Problem statement: Extend the worked solution to the ticket-sales problem, picking up right after its last line.

Extract to read:

-- -- --

Pedro V. answered • 12/08/20
Tutor
New to Wyzant
Graduate Student in Electrical Engineering
Hello Yazmine,
You can follow these steps to answer the question:
- We know the theatre sells a total of 500 tickets, so we can write out our first equation:
- A + C + S = 500
- where A = adult tickets, C = children tickets, and S = student tickets
- We also know that each ticket has a price and the total amount was $7950.00, so we can go ahead and write our second equation:
- 18A + 12C + 15S = 7950
- Finally, we also know that the theatre sold three times as many adult tickets than children tickets, so our third equation is:
- A = 3C
- Since we know that A = 3C, we can substitute it into our first equation and solve for S:
- 3C + C + S = 500
- 4C + S = 500
- S = 500 - 4C
- Now we can substitute S and A in our second equation and solve for C:
- 15(500 - 4C) + 12C + 18(3C) = 7950
- 7500 - 60C + 12C + 54C = 7950
- 6C = 450
- C = 75
- Now that we know that C = 75, we can figure out how many adult tickets were purchased by using our third equation:
- A = 3 (75)

-- -- --

Data supplied:
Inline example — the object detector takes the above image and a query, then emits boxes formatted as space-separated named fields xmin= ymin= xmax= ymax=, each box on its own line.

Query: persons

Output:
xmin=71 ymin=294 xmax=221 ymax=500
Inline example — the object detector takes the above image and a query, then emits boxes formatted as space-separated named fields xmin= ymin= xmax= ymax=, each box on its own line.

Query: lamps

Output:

-- -- --

Result for this exercise:
- A = 225
- Finally, we can input A and C values back into the first equation and solve for S:
- 225 + 75 + S = 500
- 300 + S = 500
- S = 200
- We now have the number of tickets for each type sold:
- Adult tickets (A) = 225
- Student tickets (S) = 200
- Children tickets (C) = 75
- It's also important to check our work, so let's put these values in our second equation:
- 18A + 12C + 15S = 7950
- 18(225) + 12(75) + 15(200) = 7950
- 4050 + 900 + 3000 = 7950
- 7950 = 7950
- Our solution is correct! I hope this works.